#### [Trecho do texto]
________________

A produção de Luiz Hermano traz uma abordagem lúdica sobre a cultura visual do Ceará, onde viveu sua infância. Isso pode ser visto nas esculturas Cidade aß, que traz um cenário urbano construído com gabaritos e cobre; Noite, feita com dominós; e Pirâmide, formada por centenas de bonequinhos de plástico. Na Temporada de Projetos, apresentou sua produção artística compreendida entre 1987 e 2001. Realizou a exposição individual Templo do corpo, em 2008, na Pinacoteca do Estado de São Paulo, e, em 2009, participou da Bienal do Vento Sul, em Curitiba. 

Maria Alice Milliet

Luiz Hermano teima manso. Sua obra decorre de um fazer nunca agressivo, porém, resistente a seu modo. Nem mesmo a grandiosidade que alcança em algumas de suas esculturas provém do enfrentamento decisivo com a matéria. Buscasse um enaltecimento da ação impositiva do artista e seu meio de expressão seria outro. Mas não. Faz da paciente reiteração do gesto seu jeito de construir. Suas peças são precárias, de uma precariedade que deriva dos materiais e do processo de construção que utiliza. Se trabalha a madeira, é laminada em tiras. Se usa o metal, são fios, arames, cabos, fitas, aparas de latão, de cobre, de alumínio ou de aço. Vale-se da maleabilidade e da segmentação desses materiais para armar a trama, estrutura essencial à maioria de seus trabalhos. Essa malha, ao mesmo tempo suporte e forma, se avoluma no espaço e ao espandir-se perde em rigor o que ganha em organicidade. Nenhuma violência, nenhuma dureza. Alguma persistência e muita fantasia são qualidades dessa prática.

________________

#### [Enunciado A]
Redigite sem alterações a parte das entradas que vai da linha que contém "Which among" até o fim das entradas.

________________

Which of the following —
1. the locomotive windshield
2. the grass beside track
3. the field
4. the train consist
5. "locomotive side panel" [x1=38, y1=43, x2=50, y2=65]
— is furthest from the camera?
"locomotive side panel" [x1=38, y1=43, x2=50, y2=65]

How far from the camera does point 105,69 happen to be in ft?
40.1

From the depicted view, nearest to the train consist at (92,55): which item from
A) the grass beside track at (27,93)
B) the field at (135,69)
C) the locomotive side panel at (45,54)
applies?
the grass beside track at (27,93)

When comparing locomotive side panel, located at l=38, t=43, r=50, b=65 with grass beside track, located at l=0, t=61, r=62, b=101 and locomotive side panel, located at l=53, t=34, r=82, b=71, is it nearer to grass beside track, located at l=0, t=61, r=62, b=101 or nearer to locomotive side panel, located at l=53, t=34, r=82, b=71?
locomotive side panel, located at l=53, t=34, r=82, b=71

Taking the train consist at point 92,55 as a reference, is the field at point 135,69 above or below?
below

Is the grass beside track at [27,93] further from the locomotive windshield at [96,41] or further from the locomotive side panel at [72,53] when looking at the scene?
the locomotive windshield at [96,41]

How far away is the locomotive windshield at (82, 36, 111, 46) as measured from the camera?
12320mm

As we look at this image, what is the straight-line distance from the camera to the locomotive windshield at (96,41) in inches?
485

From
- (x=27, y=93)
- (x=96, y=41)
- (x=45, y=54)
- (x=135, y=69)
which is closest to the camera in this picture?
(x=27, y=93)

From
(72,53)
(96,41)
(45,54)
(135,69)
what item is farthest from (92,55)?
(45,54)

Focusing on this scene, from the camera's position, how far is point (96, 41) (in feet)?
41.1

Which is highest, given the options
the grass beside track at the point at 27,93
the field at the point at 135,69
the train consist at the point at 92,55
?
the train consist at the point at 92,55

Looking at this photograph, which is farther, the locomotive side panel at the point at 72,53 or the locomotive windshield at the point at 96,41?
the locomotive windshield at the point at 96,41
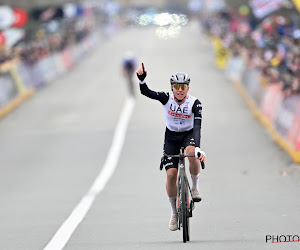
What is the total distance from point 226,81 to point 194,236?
3003 cm

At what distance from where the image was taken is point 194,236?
10.5 m

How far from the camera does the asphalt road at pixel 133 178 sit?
427 inches

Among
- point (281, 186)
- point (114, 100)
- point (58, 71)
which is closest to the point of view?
point (281, 186)

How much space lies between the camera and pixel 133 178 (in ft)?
55.9

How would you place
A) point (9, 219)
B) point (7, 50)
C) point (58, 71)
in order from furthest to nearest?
point (58, 71), point (7, 50), point (9, 219)

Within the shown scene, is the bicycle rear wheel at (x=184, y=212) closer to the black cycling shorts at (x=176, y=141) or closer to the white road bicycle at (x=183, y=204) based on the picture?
the white road bicycle at (x=183, y=204)

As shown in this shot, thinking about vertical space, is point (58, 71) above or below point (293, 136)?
above

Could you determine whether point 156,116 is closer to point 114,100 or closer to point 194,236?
point 114,100

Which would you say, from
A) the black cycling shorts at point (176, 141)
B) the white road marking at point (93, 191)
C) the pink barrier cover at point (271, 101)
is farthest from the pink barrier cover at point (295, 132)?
the black cycling shorts at point (176, 141)

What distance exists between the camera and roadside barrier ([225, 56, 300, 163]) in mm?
18281

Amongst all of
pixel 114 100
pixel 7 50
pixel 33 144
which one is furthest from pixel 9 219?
pixel 7 50

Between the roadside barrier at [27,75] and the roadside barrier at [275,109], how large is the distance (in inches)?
360

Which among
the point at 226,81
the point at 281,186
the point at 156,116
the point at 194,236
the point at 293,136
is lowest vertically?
the point at 194,236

________________

#### [Enunciado B]
Por favor, repita fielmente o trecho do texto sobre Luiz Hermano que vai de "A produção de" até "Sul, em Curitiba.".

#### [Resposta final A]
Which among
the point at 226,81
the point at 281,186
the point at 156,116
the point at 194,236
the point at 293,136
is lowest vertically?
the point at 194,236

#### [Resposta final B]
A produção de Luiz Hermano traz uma abordagem lúdica sobre a cultura visual do Ceará, onde viveu sua infância. Isso pode ser visto nas esculturas Cidade aß, que traz um cenário urbano construído com gabaritos e cobre; Noite, feita com dominós; e Pirâmide, formada por centenas de bonequinhos de plástico. Na Temporada de Projetos, apresentou sua produção artística compreendida entre 1987 e 2001. Realizou a exposição individual Templo do corpo, em 2008, na Pinacoteca do Estado de São Paulo, e, em 2009, participou da Bienal do Vento Sul, em Curitiba.